Todd Sohn, ETF and technical strategist at Strategas Securities LLC, said: “In the third year of a bull market, we are in an environment of high expectations, while in 2017 we were just emerging from a bear market.”

According to data compiled by Mislav Matejka, the global head of equity strategy at JPMorgan Chase, asset managers’ exposure to stock futures is currently above 40 percentage points. In 2017, this ratio was below 10 percentage points. This indicates that investors have less money to buy stocks in the coming months than they did when Trump first took office.

One thing is certain: investor expectations for the stock market have never been so high at the start of a presidential term. Charlie Bilello, chief market strategist at Creative Planning, said that at the end of January, the cyclically adjusted price-to-earnings ratio (commonly known as the CAPE ratio) was close to 38, which is at an “extremely high” level.

He added: “Historically, this means that stock returns over the next 10 years will be below average.”

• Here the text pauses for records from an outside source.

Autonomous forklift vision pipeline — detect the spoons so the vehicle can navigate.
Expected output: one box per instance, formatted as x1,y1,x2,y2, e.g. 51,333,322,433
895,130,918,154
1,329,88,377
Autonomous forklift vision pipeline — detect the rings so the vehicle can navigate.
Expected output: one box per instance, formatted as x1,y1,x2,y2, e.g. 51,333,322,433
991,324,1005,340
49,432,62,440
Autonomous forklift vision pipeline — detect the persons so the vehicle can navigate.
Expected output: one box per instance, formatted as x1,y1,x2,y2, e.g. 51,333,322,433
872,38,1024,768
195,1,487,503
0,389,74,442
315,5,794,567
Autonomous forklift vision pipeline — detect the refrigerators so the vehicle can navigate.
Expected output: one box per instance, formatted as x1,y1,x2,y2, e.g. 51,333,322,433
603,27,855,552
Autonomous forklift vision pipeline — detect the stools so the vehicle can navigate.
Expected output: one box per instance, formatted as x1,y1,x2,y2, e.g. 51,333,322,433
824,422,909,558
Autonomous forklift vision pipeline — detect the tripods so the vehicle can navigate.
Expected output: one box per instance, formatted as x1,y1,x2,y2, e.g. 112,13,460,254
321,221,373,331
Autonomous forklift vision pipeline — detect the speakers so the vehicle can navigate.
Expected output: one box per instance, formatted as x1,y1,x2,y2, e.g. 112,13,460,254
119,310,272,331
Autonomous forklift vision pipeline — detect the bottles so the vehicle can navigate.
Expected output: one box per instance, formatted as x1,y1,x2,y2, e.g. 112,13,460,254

The position situation is similar. The equity risk premium (ERP) of US stocks – an indicator measuring the difference in expected returns between stocks and bonds – has dropped to a negative value, a situation that has not occurred since the early 2000s. Whether this is a negative indicator for stock prices depends on the economic cycle. A lower figure can be seen as a sign that corporate profits will rise. Or, it may mean that stocks have risen too fast, far exceeding their actual value.

However, so far, the fourth-quarter earnings season has shown an unsettling trend. Fewer and fewer US companies have beaten earnings expectations, tariff negotiations have dominated earnings calls, and the outlook for 2025 has already begun to take a hit.

Shares of Ford Motor Company and General Motors plunged after they released their financial reports, as people were concerned about how these tariffs would affect this year’s earnings. Industrial giant Caterpillar, seen as a bellwether for trade tensions, warned that revenue would decline under demand pressure – and that the price hikes of its high-priced equipment would only make the situation worse.

Meanwhile, some investors are scouring the stock market for niches with less valuation bubbles and more favorable historical patterns. Scott Welch, chief investment officer of Certuity, is reallocating funds to a forgotten corner of the market that typically shines when the Federal Reserve cuts interest rates: mid-cap stocks.

“The pricing of the big tech stocks is perfect, so it doesn’t take much to cause a shock,” Welch said in an interview. “They have rebounded because they have strong earnings and cash flow. But nothing is eternal.”

Large-scale macro risks such as Trump’s tariffs often lead to overall fluctuations in the stock market. In fact, at the end of 2018, when the trade tensions between China and the United States intensified and the direction of the Federal Reserve’s interest rate policy put broad pressure on the stock market, stock prices became highly correlated. At that time, the Cboe’s three-month implied correlation index soared, and the S&P 500 index recorded its biggest annual decline since the global financial crisis.